Have you been seen by a Neurologist? - Hughes Syndrome A...
I've never been seen by a Neurologist, only by a Rheumatologist briefly, and a brilliant Obstetrician who originally diagnosed me and enabled me to have my two children.
I saw a Neurologist as part of my stroke recovery. That was in the early days. I have not seen one in the last 12 years.
Along with seeing many specialists over long time, the neurologist in 2009 had no knowledge of APS, so would not do a MRI, though I'd had 3 severe strokes over longtime
I saw one before my stroke who failed to dx APS.
The results of APS are always neurological so why wouldn't everyone go to one?.
Neurologist, because of my stroke. My OB Dx me. I had a stroke a week after my son was born. I was also in heart failure.
Neurologists I have seen have always passed me straight back to rheumatology who say aspirin is ok for me as never had a clotting event ( other than multiple miscarriage ) never found anyone who will help with headaches, fatigue or strange numbness on left side of body
I saw a neurologist upon having a stroke/tia, whom, after a ten day hospital inpatient stay diagnosed Central Nervus System Vasculitis. (CNS Vasculitis)That was over ten years ago. I was recently diagnosed with APS by my rheumatologist whom I see quarterly for other diagnoses.
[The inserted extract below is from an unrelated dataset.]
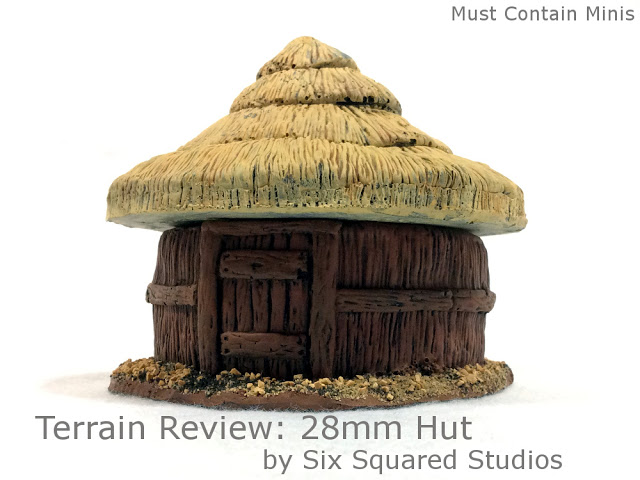 Terrain Review of a 28mm Round Primitive Hut by 6 Squared Studios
I saw a neurologist after having stokes after childbirh in 2002.He was the doctor who dx with APS.
Have seen a Neurologist since I had a stroke 6 years ago and was diagnosed APS
I have APS and SLE Lupus (cerebral involvement) so I see my Neurologist twice a year at the moment and currently see the Rheumatology consultant team every 2 to 3 months. However it is just over a year since the combination of conditions was diagnosed so after the next set of appointments I expect to be reviewed by both teams annually.
I have been told by my local hospital that if my MRI scan comes back clear from Guy's, then i will be referred to a Neurologist.
Yes, I saw a neurologist after I had a stroke at age 48. I thought I was perfectly healthy with no risk factors for stroke. My neurologist's search for the reason for a stroke in a relatively young and healthy person led to discovery that I had APS –and had probably had it for at least twenty years.
I have been seen by many neurologists including the Mayo clinic, and the National Institute of Health which told me I had a conversion disorder even though they also confirmed I have no psychological trauma past or present, but because my MRI was clean there was no reason for my neurological symptoms. (stroke like that would wax and wane) After almost 5 years I finally found answer myself and went to a hematologist who then officially diagnosed me.
i havent seen anyone apart from once when had stroke 18 + months ago
I have seen several Neurologs since my TIA/stroke in 2002. I have still contact with a specialist when I need her help.The warfarin took away many of my neurological problems when I started one and a half years ago.